I fill out the contact form. I call the phone number. I submit a booking request if they have one. Then I wait.

Does the form send a confirmation? How long until someone responds? If I call and get voicemail, is there an auto-text? If I book something, do I get a confirmation with details?

This is the equivalent of testing a bank's customer-facing processes. The policy might say "respond within 24 hours," but does it actually happen?

Then I check the follow-up systems

If someone inquires but doesn't convert, is there a follow-up? If someone books but doesn't show, does anyone reach out? If someone becomes a customer, are they asked for a review?

This is the equivalent of examining a bank's exception handling. When something doesn't go as expected, does the system catch it — or does it fall through the cracks?

Then I check for consistency

Does the phone number on the website match the Google listing? Do the prices match across platforms? Are there duplicate pages, broken links, outdated information?

This is NAP consistency — name, address, phone — and it's the local business equivalent of a bank's data integrity. Small inconsistencies that seem trivial individually but compound into real visibility problems.

What makes this different from a marketing audit

Marketing audits typically start with strategy: Who's your target audience? What's your brand positioning? What channels should you be on?

I start with operations: Does the stuff that's supposed to work actually work?

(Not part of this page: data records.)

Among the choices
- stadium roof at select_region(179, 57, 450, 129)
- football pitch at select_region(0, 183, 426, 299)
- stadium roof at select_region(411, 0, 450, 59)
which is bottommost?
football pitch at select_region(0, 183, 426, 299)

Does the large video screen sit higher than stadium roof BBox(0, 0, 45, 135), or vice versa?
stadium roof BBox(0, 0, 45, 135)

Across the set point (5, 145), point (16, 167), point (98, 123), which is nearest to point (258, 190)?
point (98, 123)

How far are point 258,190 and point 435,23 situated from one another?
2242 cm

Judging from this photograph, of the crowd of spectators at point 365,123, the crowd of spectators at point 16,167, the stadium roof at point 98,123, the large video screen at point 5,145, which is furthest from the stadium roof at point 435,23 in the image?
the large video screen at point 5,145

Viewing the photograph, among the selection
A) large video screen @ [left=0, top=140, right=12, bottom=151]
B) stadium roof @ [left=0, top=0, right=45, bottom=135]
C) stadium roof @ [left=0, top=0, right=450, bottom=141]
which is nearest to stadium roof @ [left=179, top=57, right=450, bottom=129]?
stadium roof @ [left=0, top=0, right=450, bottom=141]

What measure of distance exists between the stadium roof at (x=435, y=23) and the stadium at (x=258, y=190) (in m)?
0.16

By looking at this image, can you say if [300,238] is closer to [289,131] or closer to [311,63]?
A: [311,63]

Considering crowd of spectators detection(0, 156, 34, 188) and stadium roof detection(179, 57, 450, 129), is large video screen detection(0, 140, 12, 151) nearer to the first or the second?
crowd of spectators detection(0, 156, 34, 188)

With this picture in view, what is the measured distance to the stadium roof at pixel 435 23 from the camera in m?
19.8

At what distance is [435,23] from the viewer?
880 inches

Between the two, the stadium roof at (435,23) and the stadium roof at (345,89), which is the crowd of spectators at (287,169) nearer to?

You can have the best marketing strategy in the world, but if someone fills out your form on Saturday and doesn't hear back until Tuesday, the strategy doesn't matter. The leads are leaking out of a broken pipe. Fixing the pipe comes before optimizing the flow.

The report

Every audit produces a written report with the same structure:

  1. How prospects find the business — every path a customer might take to discover them
  2. Where the leaks are — specific, documented findings with evidence
  3. What should happen instead — concrete fixes, not abstract recommendations
  4. Priority order — what to fix first based on impact and effort

No jargon. No fifty-page deck. Just: here's what I found, here's what it means, here's what to do about it.

The same format I used at the FDIC. The same format I used in the Army. Observe, document, prioritize, recommend.

Why this matters now

The AI conversation has everyone focused on the future — what tools to adopt, what to automate, what's coming next. That's important.

But for most local businesses, the present is broken. The Google listing is incomplete. The contact form goes nowhere. The follow-up is manual and inconsistent. These aren't future problems. They're current ones, costing real money every week.

Fixing them doesn't require a consultant with a strategy deck. It requires someone willing to look at the business from the outside, document what they find, and tell the truth about it.

That's what examiners do. That's what I do.